Aim of the task> Write out every entry exactly as given, but omit the pictures.

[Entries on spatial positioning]

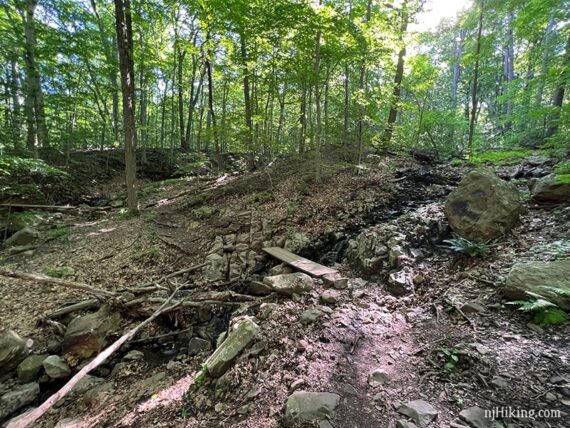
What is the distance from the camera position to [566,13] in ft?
24.1

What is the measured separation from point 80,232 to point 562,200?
12095 mm

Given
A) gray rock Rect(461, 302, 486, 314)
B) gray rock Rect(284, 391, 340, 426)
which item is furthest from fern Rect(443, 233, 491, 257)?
gray rock Rect(284, 391, 340, 426)

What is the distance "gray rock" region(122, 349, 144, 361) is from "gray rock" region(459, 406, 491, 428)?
4.48m

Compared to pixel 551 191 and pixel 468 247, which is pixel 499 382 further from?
pixel 551 191

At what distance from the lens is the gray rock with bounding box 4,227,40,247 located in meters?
7.45

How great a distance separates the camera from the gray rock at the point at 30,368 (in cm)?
413

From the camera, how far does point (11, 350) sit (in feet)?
14.0

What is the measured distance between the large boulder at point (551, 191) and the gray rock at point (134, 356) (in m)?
7.95

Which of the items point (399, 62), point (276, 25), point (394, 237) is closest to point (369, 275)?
point (394, 237)

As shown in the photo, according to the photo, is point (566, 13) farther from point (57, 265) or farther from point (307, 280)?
point (57, 265)

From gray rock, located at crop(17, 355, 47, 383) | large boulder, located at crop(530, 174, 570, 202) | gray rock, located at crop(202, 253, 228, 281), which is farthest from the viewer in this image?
gray rock, located at crop(202, 253, 228, 281)

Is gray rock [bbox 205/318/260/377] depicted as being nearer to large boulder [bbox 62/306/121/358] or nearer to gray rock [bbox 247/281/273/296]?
gray rock [bbox 247/281/273/296]

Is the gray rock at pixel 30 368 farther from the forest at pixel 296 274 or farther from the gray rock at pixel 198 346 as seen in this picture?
the gray rock at pixel 198 346

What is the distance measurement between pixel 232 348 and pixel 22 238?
26.6 feet
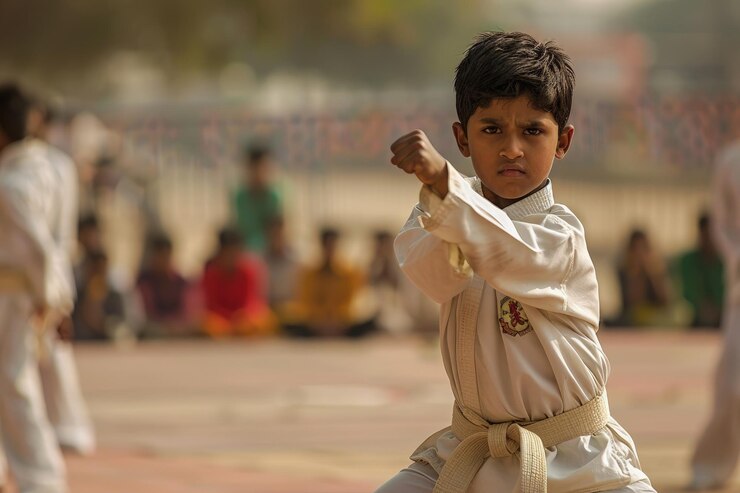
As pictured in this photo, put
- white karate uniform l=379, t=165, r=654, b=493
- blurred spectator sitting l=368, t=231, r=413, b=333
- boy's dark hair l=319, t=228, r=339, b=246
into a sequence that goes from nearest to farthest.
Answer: white karate uniform l=379, t=165, r=654, b=493 < boy's dark hair l=319, t=228, r=339, b=246 < blurred spectator sitting l=368, t=231, r=413, b=333

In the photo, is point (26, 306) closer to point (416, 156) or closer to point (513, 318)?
point (513, 318)

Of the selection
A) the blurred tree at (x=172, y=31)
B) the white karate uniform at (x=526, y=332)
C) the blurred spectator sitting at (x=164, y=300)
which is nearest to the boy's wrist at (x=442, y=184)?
the white karate uniform at (x=526, y=332)

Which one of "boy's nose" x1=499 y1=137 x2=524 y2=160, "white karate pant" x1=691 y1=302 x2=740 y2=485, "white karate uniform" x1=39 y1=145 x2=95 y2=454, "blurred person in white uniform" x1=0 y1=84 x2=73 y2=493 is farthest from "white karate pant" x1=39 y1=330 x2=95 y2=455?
"boy's nose" x1=499 y1=137 x2=524 y2=160

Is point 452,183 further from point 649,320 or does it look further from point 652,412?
point 649,320

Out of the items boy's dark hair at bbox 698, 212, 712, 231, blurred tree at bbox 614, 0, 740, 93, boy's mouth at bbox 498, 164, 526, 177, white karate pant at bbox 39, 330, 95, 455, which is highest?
boy's mouth at bbox 498, 164, 526, 177

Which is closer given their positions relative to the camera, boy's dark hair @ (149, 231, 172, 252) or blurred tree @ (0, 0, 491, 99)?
boy's dark hair @ (149, 231, 172, 252)

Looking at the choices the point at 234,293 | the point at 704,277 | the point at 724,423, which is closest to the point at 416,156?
the point at 724,423

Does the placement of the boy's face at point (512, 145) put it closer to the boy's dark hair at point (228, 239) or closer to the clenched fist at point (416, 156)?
the clenched fist at point (416, 156)

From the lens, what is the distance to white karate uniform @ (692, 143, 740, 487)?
7496mm

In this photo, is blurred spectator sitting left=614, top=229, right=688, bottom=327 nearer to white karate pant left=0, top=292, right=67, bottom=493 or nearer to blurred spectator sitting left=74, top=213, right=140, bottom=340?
blurred spectator sitting left=74, top=213, right=140, bottom=340

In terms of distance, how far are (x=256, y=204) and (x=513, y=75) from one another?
1294 cm

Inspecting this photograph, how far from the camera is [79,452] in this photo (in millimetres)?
9172

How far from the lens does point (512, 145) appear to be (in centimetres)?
387

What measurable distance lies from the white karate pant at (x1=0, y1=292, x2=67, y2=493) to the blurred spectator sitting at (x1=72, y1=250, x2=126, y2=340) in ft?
23.5
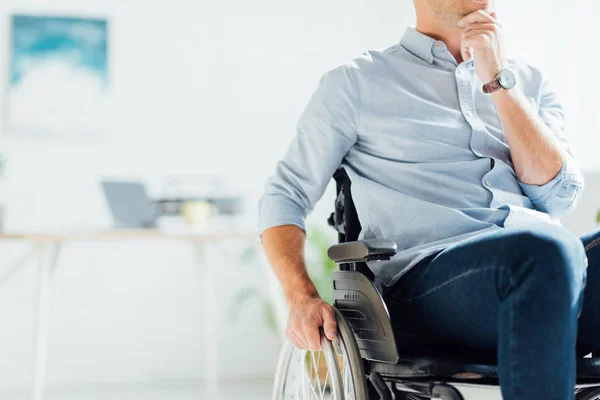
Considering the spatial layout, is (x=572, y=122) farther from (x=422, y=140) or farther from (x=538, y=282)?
(x=538, y=282)

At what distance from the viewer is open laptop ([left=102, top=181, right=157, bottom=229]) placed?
3533mm

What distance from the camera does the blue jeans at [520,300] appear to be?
1.01m

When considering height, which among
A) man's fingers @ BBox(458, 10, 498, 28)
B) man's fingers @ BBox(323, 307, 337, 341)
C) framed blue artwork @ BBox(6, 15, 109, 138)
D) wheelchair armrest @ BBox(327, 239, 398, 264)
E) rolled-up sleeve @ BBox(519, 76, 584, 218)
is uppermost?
framed blue artwork @ BBox(6, 15, 109, 138)

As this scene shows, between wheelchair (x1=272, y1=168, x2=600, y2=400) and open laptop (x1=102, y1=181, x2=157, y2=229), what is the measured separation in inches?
87.9

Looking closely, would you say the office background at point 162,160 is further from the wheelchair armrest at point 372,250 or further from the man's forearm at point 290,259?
the wheelchair armrest at point 372,250

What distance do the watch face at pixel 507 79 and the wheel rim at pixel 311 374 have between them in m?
0.58

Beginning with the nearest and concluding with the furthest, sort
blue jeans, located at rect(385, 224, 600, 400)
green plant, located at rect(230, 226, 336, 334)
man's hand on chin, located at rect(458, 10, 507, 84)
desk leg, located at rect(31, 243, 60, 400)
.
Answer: blue jeans, located at rect(385, 224, 600, 400) < man's hand on chin, located at rect(458, 10, 507, 84) < desk leg, located at rect(31, 243, 60, 400) < green plant, located at rect(230, 226, 336, 334)

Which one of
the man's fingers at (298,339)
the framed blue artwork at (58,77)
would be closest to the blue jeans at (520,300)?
the man's fingers at (298,339)

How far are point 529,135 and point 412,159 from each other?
0.74 feet

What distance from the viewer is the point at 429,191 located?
1.50 meters

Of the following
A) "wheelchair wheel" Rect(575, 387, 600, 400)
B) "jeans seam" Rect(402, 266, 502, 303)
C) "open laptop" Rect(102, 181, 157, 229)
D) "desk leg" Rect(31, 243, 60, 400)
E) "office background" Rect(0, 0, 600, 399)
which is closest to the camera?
"jeans seam" Rect(402, 266, 502, 303)

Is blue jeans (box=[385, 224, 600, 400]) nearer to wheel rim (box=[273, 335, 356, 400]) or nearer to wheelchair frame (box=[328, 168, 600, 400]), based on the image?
wheelchair frame (box=[328, 168, 600, 400])

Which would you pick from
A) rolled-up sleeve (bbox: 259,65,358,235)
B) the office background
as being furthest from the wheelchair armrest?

Response>
What is the distance from the camera position to [566,13] in ft?
24.1

What is the measured separation from point 80,232 to point 562,200?
12095 mm

Given
A) gray rock Rect(461, 302, 486, 314)
B) gray rock Rect(284, 391, 340, 426)
which item is furthest from fern Rect(443, 233, 491, 257)?
gray rock Rect(284, 391, 340, 426)

What is the distance "gray rock" region(122, 349, 144, 361) is from "gray rock" region(459, 406, 491, 428)?
4.48m

Compared to pixel 551 191 and pixel 468 247, which is pixel 499 382 further from?
pixel 551 191

At what distance from the lens is the gray rock with bounding box 4,227,40,247 located in meters?
7.45

How great a distance separates the camera from the gray rock at the point at 30,368 (in cm)?
413

From the camera, how far does point (11, 350) sit (in feet)?
14.0

What is the measured distance between the large boulder at point (551, 191) and the gray rock at point (134, 356) (in m)?
7.95

Which of the items point (399, 62), point (276, 25), point (394, 237) is closest to point (369, 275)?
point (394, 237)

As shown in the photo, according to the photo, is point (566, 13) farther from point (57, 265) or farther from point (307, 280)?
point (57, 265)

From gray rock, located at crop(17, 355, 47, 383) | large boulder, located at crop(530, 174, 570, 202) | gray rock, located at crop(202, 253, 228, 281), which is farthest from the viewer in this image?
gray rock, located at crop(202, 253, 228, 281)

Is gray rock [bbox 205/318/260/377] depicted as being nearer to large boulder [bbox 62/306/121/358] or nearer to gray rock [bbox 247/281/273/296]?
gray rock [bbox 247/281/273/296]

Is the gray rock at pixel 30 368 farther from the forest at pixel 296 274 or farther from the gray rock at pixel 198 346 as seen in this picture?
the gray rock at pixel 198 346

What is the distance measurement between pixel 232 348 and pixel 22 238?
26.6 feet
As pictured in this photo, put
- white karate uniform l=379, t=165, r=654, b=493
- blurred spectator sitting l=368, t=231, r=413, b=333
- boy's dark hair l=319, t=228, r=339, b=246
into a sequence that goes from nearest to farthest.
Answer: white karate uniform l=379, t=165, r=654, b=493 < boy's dark hair l=319, t=228, r=339, b=246 < blurred spectator sitting l=368, t=231, r=413, b=333

In the photo, is point (26, 306) closer to point (416, 156) or closer to point (513, 318)?
point (513, 318)

Of the selection
A) the blurred tree at (x=172, y=31)
B) the white karate uniform at (x=526, y=332)
C) the blurred spectator sitting at (x=164, y=300)
which is nearest to the boy's wrist at (x=442, y=184)?
the white karate uniform at (x=526, y=332)

Which one of "boy's nose" x1=499 y1=137 x2=524 y2=160, "white karate pant" x1=691 y1=302 x2=740 y2=485, "white karate uniform" x1=39 y1=145 x2=95 y2=454, "blurred person in white uniform" x1=0 y1=84 x2=73 y2=493 is farthest from "white karate pant" x1=39 y1=330 x2=95 y2=455?
"boy's nose" x1=499 y1=137 x2=524 y2=160

Is point 452,183 further from point 649,320 or does it look further from point 652,412?
point 649,320

Out of the items boy's dark hair at bbox 698, 212, 712, 231, blurred tree at bbox 614, 0, 740, 93, boy's mouth at bbox 498, 164, 526, 177, white karate pant at bbox 39, 330, 95, 455, which is highest?
boy's mouth at bbox 498, 164, 526, 177

Which is closer given their positions relative to the camera, boy's dark hair @ (149, 231, 172, 252) or blurred tree @ (0, 0, 491, 99)?
boy's dark hair @ (149, 231, 172, 252)

Looking at the choices the point at 234,293 | the point at 704,277 | the point at 724,423, which is closest to the point at 416,156?
the point at 724,423

Does the placement of the boy's face at point (512, 145) put it closer to the boy's dark hair at point (228, 239) or closer to the clenched fist at point (416, 156)?
the clenched fist at point (416, 156)

From the lens, what is the distance to white karate uniform @ (692, 143, 740, 487)?
7496mm

In this photo, is blurred spectator sitting left=614, top=229, right=688, bottom=327 nearer to white karate pant left=0, top=292, right=67, bottom=493 or nearer to blurred spectator sitting left=74, top=213, right=140, bottom=340?
blurred spectator sitting left=74, top=213, right=140, bottom=340

In terms of distance, how far are (x=256, y=204) and (x=513, y=75) from one another?
1294 cm

Inspecting this photograph, how far from the camera is [79,452] in this photo (in millimetres)?
9172

How far from the lens does point (512, 145) appear to be (in centimetres)?
387

What measurable distance lies from the white karate pant at (x1=0, y1=292, x2=67, y2=493) to the blurred spectator sitting at (x1=72, y1=250, x2=126, y2=340) in ft?
23.5
Considering the spatial layout, is (x=572, y=122) farther from (x=422, y=140) or farther from (x=538, y=282)?
(x=538, y=282)

At what distance from the viewer is open laptop ([left=102, top=181, right=157, bottom=229]) placed?
3533mm

What distance from the camera does the blue jeans at [520,300] appear to be?
1.01m

When considering height, which among
A) man's fingers @ BBox(458, 10, 498, 28)
B) man's fingers @ BBox(323, 307, 337, 341)
C) framed blue artwork @ BBox(6, 15, 109, 138)
D) wheelchair armrest @ BBox(327, 239, 398, 264)
E) rolled-up sleeve @ BBox(519, 76, 584, 218)
is uppermost?
framed blue artwork @ BBox(6, 15, 109, 138)

As this scene shows, between wheelchair (x1=272, y1=168, x2=600, y2=400) and open laptop (x1=102, y1=181, x2=157, y2=229), what is the measured separation in inches?
87.9

Looking closely, would you say the office background at point 162,160 is further from the wheelchair armrest at point 372,250 or further from the man's forearm at point 290,259?
the wheelchair armrest at point 372,250

What distance do the watch face at pixel 507 79 and the wheel rim at pixel 311 374 have between them in m?
0.58

Beginning with the nearest and concluding with the furthest, sort
blue jeans, located at rect(385, 224, 600, 400)
green plant, located at rect(230, 226, 336, 334)
man's hand on chin, located at rect(458, 10, 507, 84)
desk leg, located at rect(31, 243, 60, 400)
.
Answer: blue jeans, located at rect(385, 224, 600, 400) < man's hand on chin, located at rect(458, 10, 507, 84) < desk leg, located at rect(31, 243, 60, 400) < green plant, located at rect(230, 226, 336, 334)

Which one of
the man's fingers at (298,339)
the framed blue artwork at (58,77)
would be closest to the blue jeans at (520,300)?
the man's fingers at (298,339)

How far are point 529,135 and point 412,159 from each other?
0.74 feet

What distance from the viewer is the point at 429,191 located?
1.50 meters

Of the following
A) "wheelchair wheel" Rect(575, 387, 600, 400)
B) "jeans seam" Rect(402, 266, 502, 303)
C) "open laptop" Rect(102, 181, 157, 229)
D) "desk leg" Rect(31, 243, 60, 400)
E) "office background" Rect(0, 0, 600, 399)
which is closest to the camera?
"jeans seam" Rect(402, 266, 502, 303)

Is blue jeans (box=[385, 224, 600, 400]) nearer to wheel rim (box=[273, 335, 356, 400]) or nearer to wheelchair frame (box=[328, 168, 600, 400]), based on the image?
wheelchair frame (box=[328, 168, 600, 400])

Which would you pick from
A) rolled-up sleeve (bbox: 259,65,358,235)
B) the office background
as being furthest from the wheelchair armrest?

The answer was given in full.